Exercise:
Start your answer with the line containing "content_type: text/javascript; charset=utf-8" and end it with the last line of the records below, retyping every line between exactly and adding nothing.

Plain-text document sources
=== Begin Enclosure ===
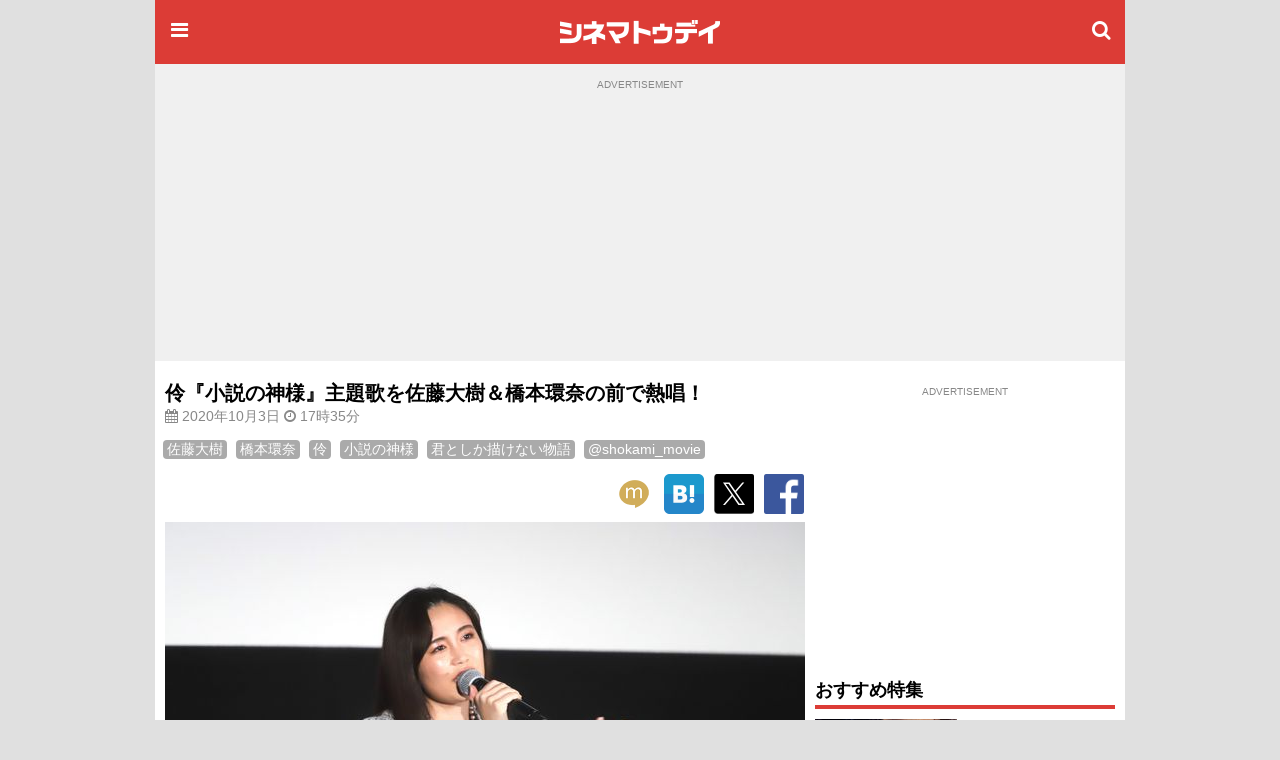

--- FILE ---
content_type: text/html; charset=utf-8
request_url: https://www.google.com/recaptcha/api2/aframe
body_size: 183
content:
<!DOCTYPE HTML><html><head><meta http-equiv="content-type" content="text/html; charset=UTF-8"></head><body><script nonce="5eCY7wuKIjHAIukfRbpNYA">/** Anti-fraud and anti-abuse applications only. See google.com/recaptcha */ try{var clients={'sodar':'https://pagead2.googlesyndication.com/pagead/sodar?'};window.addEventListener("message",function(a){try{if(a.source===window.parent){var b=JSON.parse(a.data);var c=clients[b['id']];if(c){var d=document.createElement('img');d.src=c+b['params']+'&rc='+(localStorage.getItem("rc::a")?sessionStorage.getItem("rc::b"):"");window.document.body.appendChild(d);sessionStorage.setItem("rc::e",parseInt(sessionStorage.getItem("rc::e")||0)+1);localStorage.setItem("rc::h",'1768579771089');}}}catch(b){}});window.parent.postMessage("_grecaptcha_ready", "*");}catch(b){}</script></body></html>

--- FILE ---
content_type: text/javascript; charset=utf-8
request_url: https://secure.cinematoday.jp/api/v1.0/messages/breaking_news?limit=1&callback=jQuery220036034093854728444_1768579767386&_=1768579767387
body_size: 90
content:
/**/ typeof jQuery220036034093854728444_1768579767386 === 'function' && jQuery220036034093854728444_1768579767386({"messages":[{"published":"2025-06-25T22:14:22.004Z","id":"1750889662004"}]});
=== End Enclosure ===
Response area:
content_type: text/javascript; charset=utf-8
request_url: https://secure.cinematoday.jp/api/v1.0/messages/breaking_news?limit=1&callback=jQuery220036034093854728444_1768579767386&_=1768579767387
body_size: 90
content:
/**/ typeof jQuery220036034093854728444_1768579767386 === 'function' && jQuery220036034093854728444_1768579767386({"messages":[{"published":"2025-06-25T22:14:22.004Z","id":"1750889662004"}]});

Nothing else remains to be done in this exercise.